After a day or so in Vientiane, we headed to Vang Vieng, a tourist haven that's famous for its outdoor activities. Sadly it rained on our first day but then it brightened up and we went on a jungle hike, guided by a Lao man named La. Getting to where the hiking began involved wading across three stretches of river, which came up to our lower thigh and was quite fast flowing. Battling a current (the exit point was upstream from where we entered the water) in barefeet on a stony surface, while holding your trainers was an off-putting start to the day but it did get miles better. Once back on dry land, we walked along the base of some huge hills, trekking through tropical scenery. We reached a cave mouth and La told us this was a short-cut through the mountain; he broke up a piece of dried bamboo, lit it and led us down into the cave, holding the bamboo aloft to light our way. For ten-fifteen minutes we walked under/through the mountain, in complete darkness save for our bamboo torch: we heard bats flying above us, water dripped down onto our faces unexpectedly and I couldn't bear to think about the number of cobwebs I could see shimmering in the torch light. We emerged at the other end and set off through some more beautiful scenery, until we reached a hut on stilts with two elderly Lao men sitting underneath. Here we had lunch, sharing rice and barbecued meat with the men, who live in - and off - the jungle. One told us (through La's translation) that he planned to shoot a monkey the next morning and that monkey meat was very tasty. They also shared their grilled squirrel with us which had almost no meat on the bone but was marinaded in chilli and herbs so still tasted nice.

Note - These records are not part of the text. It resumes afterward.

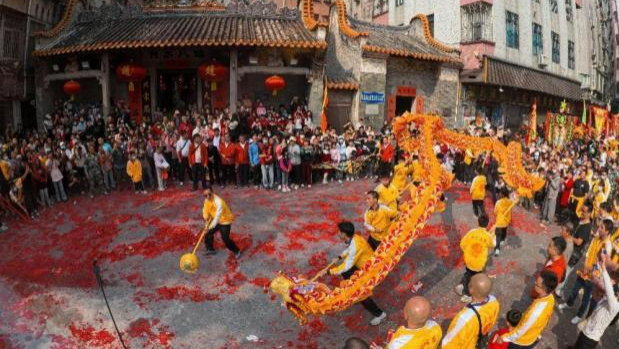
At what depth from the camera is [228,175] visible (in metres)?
13.6

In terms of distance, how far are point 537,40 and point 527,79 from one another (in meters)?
3.46

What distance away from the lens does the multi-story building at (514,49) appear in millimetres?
22656

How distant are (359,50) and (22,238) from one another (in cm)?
1365

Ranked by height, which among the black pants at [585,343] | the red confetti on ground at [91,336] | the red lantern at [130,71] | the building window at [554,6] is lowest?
the red confetti on ground at [91,336]

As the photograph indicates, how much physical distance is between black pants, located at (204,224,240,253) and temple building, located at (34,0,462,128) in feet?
31.1

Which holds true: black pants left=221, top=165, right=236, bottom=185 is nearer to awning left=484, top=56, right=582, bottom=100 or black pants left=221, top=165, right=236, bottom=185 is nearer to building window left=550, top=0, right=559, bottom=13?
awning left=484, top=56, right=582, bottom=100

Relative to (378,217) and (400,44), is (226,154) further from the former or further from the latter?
(400,44)

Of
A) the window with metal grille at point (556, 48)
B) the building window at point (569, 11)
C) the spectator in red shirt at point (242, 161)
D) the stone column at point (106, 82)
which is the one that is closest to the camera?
the spectator in red shirt at point (242, 161)

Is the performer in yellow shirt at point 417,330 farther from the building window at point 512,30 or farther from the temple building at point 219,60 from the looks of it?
the building window at point 512,30

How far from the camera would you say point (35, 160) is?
1190cm

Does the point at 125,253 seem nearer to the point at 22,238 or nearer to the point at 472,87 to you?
the point at 22,238

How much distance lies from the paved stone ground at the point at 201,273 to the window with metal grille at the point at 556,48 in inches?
821

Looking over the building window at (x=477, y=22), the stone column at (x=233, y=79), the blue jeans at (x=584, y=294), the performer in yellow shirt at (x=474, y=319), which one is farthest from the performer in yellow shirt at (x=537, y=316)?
the building window at (x=477, y=22)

We left the men behind a walked up a hill too steep to be climbing with a belly full of rice. La cut off the path suddenly and led up through the trees to a waterfall, clambering over rocks to reach the bottom. There was a rock about two or three metres above the waterfall pool which we worked up the courage to jump off, into the water. The water was so cold that I could hardly breathe when I surfaced, I felt like I was being crushed. La climbed to the top of the waterfall and jumped from there, probably 15 metres up! Not only that, he held his lit cigarette inside his mouth and pulled it out, still lit, when he came up for air! 

Can you see him at the top there?!

Until a few years ago, Vang Vieng was synonymous with 'tubing' in the backpacker world, and 'tubing' really meant 'begin drinking at 11am while floating down a river in an inner tyre, stopping at multiple bars along the riverbank and getting blind drunk'. The number of tourist deaths rose and rose, unsurprisingly, and the police were reluctantly forced to get involved. You can still go tubing in Vang Vieng now, but it's much safer: only two bars are allowed to open along the river so there's less opportunity for people to drink themselves into a stupor before floating off down a river for 3km. They also no longer give out free drinks. There are little boys who work at the bars, waiting on the river side with ropes tied to plastic water bottles: they chuck the bottle beside you, you grab on and they drag you to the river bank. You then float downstream for a few kilometres, although the water level was quite low when we went so you had to paddle a bit to speed up. Kim hitched a ride on a passing kayak for a stretch! It was a fun day, although as soon as the went behind the mountains that line the river, it grew very cold and we just wanted to be out of the water but you have to get out at a certain place because that's where the trucks back to town wait.

Sunset over Vang Vieng

After Vang Vieng, we went north to Luang Prabang, a pretty city famous for its night market and some beautiful waterfalls outside town. We took advantage of both, spending an afternoon exploring and swimming at the waterfalls, and most evenings bartering at the market. Asians love to barter, I've become quite good at it, and try my luck with everything from taxi rides to street food!


Luang Prabang bear sanctuary

Our two weeks in Laos went too quickly and I wish we'd had more time. We were restricted by a flight booked from northern Thailand to Myanmar however, so it was time to go. I think I feel this way about most places I've been to: Laos, I'll be back.